» **THE EXERCISE**:
Collect every line of the records below that contains the word "inches", copying each one in full.

» **DATASET EXTRACT**:

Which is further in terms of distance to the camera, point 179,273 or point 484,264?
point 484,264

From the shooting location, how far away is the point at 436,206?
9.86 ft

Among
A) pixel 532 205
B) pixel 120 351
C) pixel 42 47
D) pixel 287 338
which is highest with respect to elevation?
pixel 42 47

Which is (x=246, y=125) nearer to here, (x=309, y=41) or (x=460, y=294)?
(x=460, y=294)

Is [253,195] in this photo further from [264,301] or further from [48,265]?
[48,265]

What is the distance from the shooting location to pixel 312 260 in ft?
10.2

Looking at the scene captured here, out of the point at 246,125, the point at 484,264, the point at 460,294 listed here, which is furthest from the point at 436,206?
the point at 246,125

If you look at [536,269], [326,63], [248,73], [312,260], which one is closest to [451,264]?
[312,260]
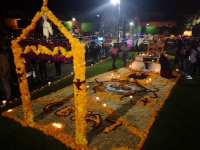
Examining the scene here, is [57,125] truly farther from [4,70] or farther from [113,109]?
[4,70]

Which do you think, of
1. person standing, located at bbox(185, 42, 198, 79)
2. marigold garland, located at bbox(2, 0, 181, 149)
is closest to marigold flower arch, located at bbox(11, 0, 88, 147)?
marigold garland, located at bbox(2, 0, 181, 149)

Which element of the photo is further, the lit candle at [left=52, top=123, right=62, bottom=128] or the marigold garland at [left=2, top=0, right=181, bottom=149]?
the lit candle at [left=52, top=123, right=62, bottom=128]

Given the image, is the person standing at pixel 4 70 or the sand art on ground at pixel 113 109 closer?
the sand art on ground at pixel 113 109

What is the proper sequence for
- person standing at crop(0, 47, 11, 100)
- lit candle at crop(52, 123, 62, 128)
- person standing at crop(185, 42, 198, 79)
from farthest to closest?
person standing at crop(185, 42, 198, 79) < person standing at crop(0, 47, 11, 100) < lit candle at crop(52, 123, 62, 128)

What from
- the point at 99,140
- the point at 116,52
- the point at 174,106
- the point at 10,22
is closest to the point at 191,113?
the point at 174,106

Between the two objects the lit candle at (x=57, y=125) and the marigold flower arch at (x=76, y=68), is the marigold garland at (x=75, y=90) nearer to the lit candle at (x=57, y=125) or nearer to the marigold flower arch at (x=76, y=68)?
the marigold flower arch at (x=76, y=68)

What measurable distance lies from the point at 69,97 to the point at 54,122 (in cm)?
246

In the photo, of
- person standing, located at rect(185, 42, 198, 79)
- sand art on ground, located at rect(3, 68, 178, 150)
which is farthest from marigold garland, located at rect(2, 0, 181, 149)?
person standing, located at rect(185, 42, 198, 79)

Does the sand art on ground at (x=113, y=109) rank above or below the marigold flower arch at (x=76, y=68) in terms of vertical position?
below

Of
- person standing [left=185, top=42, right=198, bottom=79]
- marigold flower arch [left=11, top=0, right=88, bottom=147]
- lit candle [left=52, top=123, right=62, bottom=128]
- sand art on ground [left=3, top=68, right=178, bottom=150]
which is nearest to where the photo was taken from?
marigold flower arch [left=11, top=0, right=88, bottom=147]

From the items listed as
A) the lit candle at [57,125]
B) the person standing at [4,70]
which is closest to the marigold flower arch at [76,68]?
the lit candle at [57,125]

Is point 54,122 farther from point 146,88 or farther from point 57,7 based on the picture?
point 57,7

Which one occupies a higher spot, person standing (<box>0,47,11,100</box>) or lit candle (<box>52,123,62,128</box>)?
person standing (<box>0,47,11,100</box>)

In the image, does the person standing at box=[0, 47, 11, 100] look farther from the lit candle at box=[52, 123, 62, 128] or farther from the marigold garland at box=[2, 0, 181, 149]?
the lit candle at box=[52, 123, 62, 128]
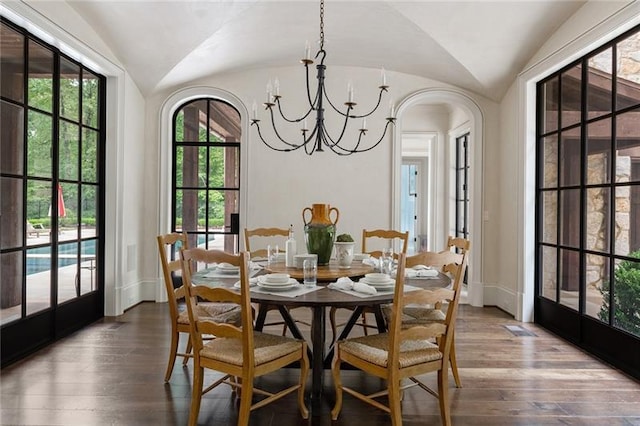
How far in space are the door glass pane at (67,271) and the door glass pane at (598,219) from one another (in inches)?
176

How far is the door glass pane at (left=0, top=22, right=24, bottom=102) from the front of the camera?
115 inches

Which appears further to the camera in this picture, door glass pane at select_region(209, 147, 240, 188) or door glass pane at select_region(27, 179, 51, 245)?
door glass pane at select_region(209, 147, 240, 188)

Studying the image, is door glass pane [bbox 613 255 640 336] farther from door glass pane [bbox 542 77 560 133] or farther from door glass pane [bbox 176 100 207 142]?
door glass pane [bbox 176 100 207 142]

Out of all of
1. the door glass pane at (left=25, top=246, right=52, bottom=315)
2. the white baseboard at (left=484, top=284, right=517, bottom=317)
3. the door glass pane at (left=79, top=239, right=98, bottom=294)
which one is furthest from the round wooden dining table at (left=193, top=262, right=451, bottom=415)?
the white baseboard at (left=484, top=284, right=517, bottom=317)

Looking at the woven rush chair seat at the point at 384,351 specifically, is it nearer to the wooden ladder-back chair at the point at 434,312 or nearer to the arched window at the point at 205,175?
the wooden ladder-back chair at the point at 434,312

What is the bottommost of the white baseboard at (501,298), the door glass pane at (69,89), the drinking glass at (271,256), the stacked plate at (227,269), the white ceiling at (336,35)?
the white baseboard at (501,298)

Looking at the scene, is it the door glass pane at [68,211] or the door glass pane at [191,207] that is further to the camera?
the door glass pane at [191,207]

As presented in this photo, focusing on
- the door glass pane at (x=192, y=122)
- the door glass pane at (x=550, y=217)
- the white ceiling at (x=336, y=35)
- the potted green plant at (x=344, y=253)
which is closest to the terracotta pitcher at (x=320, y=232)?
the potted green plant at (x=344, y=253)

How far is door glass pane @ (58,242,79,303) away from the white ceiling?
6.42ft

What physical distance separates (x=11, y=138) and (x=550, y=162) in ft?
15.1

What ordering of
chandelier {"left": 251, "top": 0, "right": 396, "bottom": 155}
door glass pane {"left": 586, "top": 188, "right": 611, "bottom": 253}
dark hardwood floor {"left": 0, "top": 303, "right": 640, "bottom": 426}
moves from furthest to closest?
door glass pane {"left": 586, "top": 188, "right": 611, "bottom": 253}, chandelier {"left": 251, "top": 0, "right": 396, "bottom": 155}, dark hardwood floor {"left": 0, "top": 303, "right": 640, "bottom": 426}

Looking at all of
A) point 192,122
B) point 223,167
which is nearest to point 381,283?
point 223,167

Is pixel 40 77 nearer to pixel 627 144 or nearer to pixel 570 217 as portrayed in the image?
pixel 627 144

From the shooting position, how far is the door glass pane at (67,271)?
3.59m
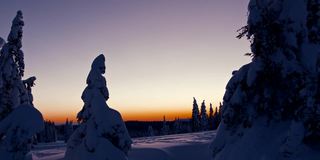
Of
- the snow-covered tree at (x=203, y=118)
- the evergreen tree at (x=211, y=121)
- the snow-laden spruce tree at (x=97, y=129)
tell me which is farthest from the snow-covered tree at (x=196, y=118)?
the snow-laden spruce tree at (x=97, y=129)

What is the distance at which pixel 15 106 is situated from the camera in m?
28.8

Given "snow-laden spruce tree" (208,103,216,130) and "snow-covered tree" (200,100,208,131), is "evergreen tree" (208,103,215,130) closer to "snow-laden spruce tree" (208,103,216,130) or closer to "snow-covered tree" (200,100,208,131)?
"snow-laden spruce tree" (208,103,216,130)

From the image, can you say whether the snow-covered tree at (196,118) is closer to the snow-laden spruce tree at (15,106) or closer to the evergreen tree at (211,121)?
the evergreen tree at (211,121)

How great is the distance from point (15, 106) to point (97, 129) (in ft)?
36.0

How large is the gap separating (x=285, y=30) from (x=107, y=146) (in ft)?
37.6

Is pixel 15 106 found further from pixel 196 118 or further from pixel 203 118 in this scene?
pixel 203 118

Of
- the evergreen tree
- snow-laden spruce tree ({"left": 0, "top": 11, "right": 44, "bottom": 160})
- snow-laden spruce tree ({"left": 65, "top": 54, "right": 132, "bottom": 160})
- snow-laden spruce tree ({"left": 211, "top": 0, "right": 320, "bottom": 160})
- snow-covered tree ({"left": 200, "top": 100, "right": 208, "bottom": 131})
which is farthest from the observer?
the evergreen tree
* * *
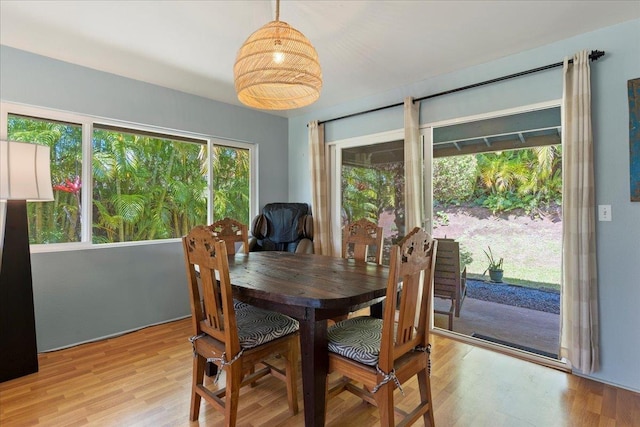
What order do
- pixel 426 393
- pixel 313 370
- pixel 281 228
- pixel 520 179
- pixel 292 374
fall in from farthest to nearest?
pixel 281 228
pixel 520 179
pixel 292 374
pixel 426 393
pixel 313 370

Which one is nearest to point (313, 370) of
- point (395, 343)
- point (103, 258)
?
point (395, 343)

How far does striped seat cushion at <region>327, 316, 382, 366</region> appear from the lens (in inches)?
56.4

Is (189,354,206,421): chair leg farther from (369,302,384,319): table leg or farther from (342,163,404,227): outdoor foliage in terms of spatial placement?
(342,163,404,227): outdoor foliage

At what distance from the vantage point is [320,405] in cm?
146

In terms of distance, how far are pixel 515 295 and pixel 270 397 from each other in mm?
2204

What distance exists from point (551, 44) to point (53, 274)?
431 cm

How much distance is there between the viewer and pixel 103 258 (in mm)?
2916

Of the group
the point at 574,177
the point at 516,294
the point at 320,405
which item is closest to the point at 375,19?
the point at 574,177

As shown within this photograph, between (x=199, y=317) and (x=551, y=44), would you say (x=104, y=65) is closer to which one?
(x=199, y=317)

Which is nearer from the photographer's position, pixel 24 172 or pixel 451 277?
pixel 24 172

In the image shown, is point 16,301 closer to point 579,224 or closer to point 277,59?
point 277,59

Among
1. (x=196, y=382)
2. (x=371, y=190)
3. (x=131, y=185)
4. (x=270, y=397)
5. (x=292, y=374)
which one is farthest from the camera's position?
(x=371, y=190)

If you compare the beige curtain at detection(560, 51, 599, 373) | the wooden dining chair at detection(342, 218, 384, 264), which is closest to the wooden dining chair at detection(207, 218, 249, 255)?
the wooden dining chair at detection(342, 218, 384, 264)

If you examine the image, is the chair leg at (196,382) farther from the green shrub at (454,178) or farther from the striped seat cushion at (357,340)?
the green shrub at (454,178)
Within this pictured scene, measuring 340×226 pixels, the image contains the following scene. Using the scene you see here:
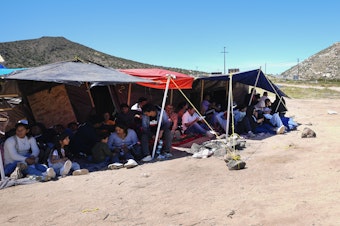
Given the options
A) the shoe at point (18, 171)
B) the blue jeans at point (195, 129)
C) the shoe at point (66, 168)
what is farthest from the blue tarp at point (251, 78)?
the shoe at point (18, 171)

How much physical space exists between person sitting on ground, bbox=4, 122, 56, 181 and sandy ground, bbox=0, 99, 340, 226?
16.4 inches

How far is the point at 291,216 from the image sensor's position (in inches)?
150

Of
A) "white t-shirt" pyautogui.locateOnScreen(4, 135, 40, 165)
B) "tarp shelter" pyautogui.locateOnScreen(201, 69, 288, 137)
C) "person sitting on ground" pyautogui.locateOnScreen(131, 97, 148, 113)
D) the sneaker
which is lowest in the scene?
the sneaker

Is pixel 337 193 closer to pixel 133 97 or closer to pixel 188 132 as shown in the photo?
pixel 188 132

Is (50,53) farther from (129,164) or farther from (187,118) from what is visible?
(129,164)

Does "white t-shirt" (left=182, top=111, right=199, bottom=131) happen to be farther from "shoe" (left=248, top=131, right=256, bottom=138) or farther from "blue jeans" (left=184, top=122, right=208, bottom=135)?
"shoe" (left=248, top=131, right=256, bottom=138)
--
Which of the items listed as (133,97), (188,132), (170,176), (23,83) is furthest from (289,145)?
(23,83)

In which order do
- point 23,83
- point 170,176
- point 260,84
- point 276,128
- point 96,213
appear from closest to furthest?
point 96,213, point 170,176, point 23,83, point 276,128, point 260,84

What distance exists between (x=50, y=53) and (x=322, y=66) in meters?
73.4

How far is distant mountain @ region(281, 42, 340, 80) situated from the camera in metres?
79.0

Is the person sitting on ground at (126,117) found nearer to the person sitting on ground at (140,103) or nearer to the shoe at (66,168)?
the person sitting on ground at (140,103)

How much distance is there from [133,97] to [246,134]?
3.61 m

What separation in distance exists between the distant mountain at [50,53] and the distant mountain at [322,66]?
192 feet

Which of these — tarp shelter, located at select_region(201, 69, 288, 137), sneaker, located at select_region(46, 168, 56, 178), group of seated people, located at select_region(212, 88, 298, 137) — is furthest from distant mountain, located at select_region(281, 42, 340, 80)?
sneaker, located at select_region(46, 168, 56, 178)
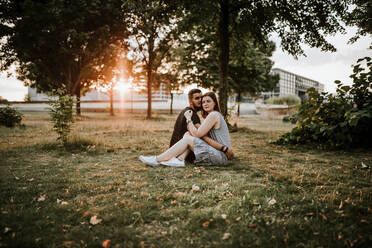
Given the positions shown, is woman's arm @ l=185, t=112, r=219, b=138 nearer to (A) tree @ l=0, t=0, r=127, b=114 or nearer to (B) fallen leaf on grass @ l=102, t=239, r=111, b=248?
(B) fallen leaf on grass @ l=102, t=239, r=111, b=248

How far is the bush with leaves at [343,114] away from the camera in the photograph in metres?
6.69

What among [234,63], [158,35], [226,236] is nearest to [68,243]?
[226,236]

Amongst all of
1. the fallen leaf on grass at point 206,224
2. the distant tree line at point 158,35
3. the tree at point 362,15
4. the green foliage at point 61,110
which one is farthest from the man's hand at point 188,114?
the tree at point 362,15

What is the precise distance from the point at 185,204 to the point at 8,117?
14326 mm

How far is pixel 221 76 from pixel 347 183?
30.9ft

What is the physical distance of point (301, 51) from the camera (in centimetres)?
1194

» **THE ANSWER**:
How far in space are the door glass pane at (67,271) and the door glass pane at (598,219) from one another (in inches)?
115 inches
How far does striped seat cushion at <region>327, 316, 382, 366</region> appear from the lens (in inches)?
16.4 inches
How far is the point at 291,216 from the image sensor's position (in inches)?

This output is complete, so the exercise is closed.